Mobile phones are always the biggest seller online for Konga and Jumia, Nigeria’s two largest e-commerce retailers.

Emmanuel Nwachukwu, head of operations at SLOT, a mobile phone retail chain, says the company’s annual Black Friday sales, now in its second year, is “just a way to increase consumer loyalty and give back  to customers.” Nwachukwu says SLOT will rather “offer customers amazing discounts than spend money on a marketing campaign.”

It may be relatively new, but the Black Friday trend is starting spread in Nigeria. Adebayo says internet searches for Konga’s Yakata sales this year had begun since August. For his part, Nwachukwu says SLOT’s website crashed twice in 24 hours since Black Friday sales began at midnight on Nov. 24. Smaller retail stores are also offering discounts. But despite promising to help buyers save money, some Nigerians remain skeptical of the deals.

While the importation of the Black Friday tradition even though Nigerians do not celebrate Thanksgiving can be seen as blatant copying, businesses offer globalization as an explanation.

“Nigerians are early adopters and we set trends too,” Adebayo tells Quartz. “Anything that is internationally relevant, Nigerians also want in,” she says. Nwachukwu agrees: “The world has become a global village, it will be impossible to say there won’t be a mix of culture and ways of doing things.”

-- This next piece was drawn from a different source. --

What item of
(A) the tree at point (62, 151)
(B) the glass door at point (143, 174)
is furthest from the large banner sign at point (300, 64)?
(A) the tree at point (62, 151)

Adebayo says Konga’s Yakata is inspired solely by the idea of a period of massive discounts and not a turkey-eating tradition. ”For us, it’s just about the concept of Black Friday when prices crash and people come online to buy things. That’s our version of it, it has nothing to do with Thanksgiving,” Adebayo tells Quartz. “If it can happen in America, why can’t it happen here?”